** EXERCISE DETAILS **
For this listing, reproduce the line with "Location Bureaux MONTIGNY-LE-BRETONNEUX", the line with "Angerella Womens Cute", and the lines between, exactly as they stand. Leave out pictures and all other lines.

---------- PROVIDED INFORMATION ----------

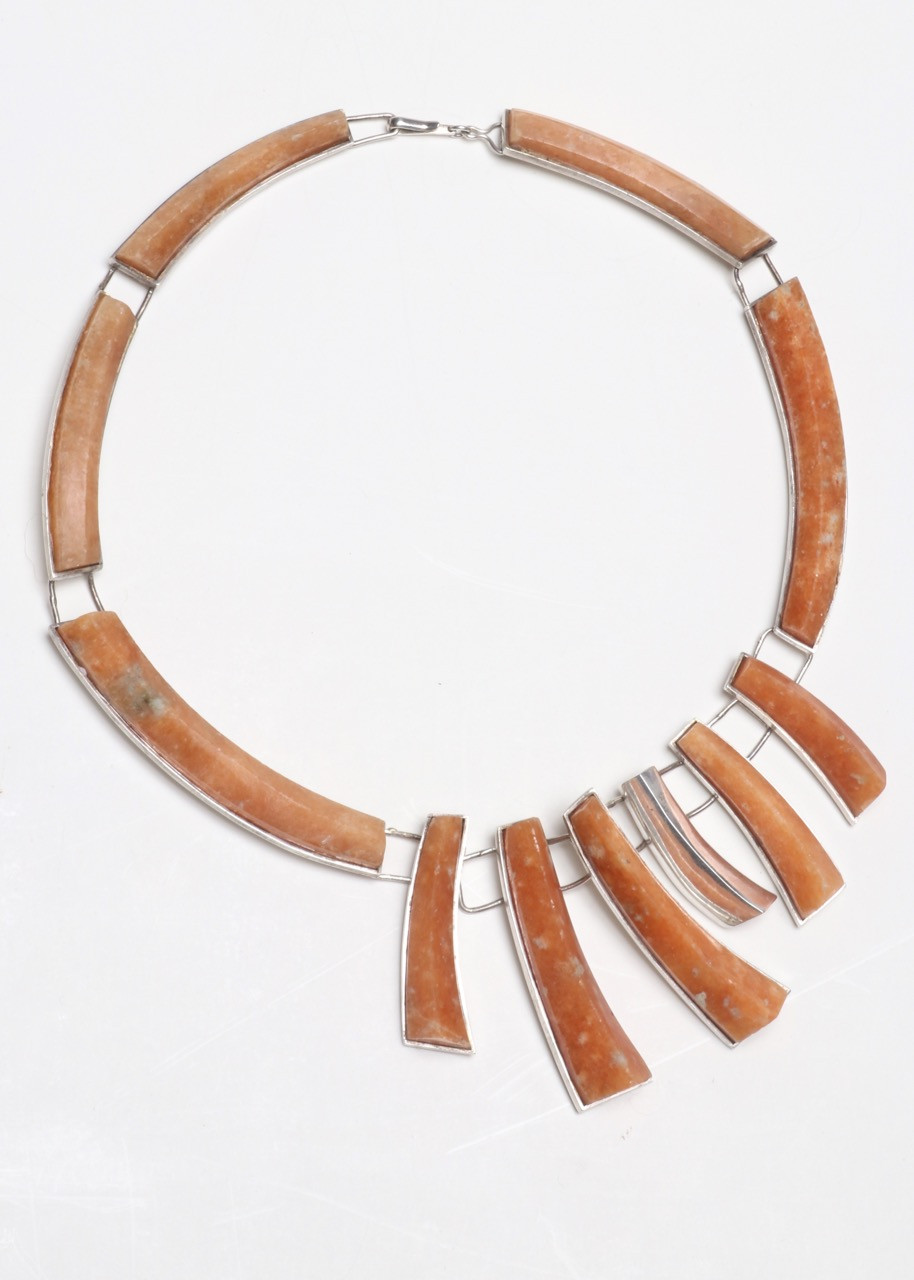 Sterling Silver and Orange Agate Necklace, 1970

----------
---------- PROVIDED INFORMATION ----------

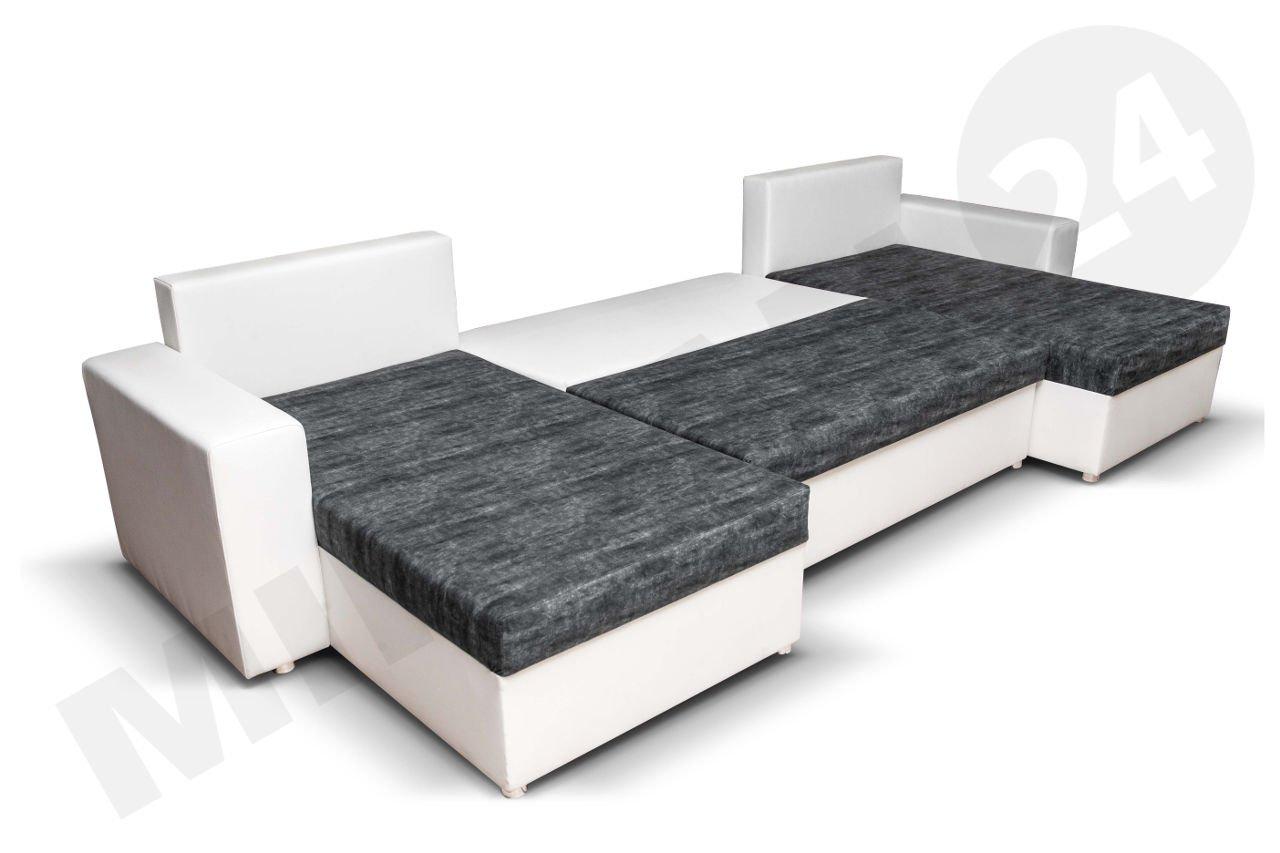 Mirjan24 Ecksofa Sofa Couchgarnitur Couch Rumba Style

----------
---------- PROVIDED INFORMATION ----------

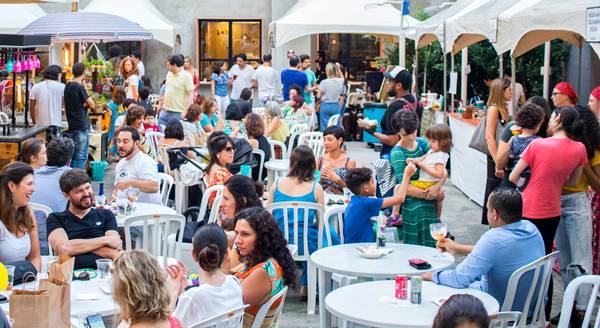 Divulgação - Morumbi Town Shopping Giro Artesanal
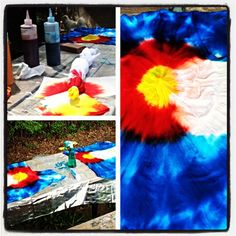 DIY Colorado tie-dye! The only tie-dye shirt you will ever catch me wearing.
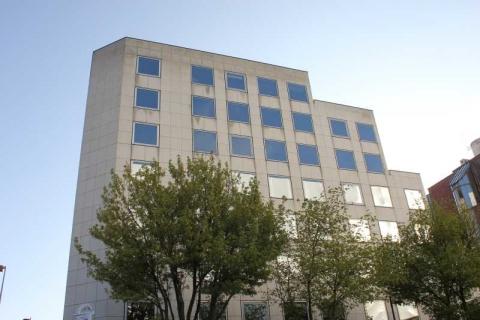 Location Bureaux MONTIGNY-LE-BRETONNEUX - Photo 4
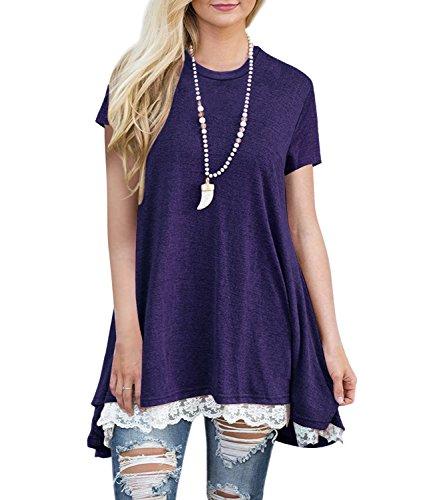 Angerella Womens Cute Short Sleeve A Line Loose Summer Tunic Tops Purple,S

----------

** RESPONSE FOR THIS EXERCISE **
 Location Bureaux MONTIGNY-LE-BRETONNEUX - Photo 4
 Angerella Womens Cute Short Sleeve A Line Loose Summer Tunic Tops Purple,S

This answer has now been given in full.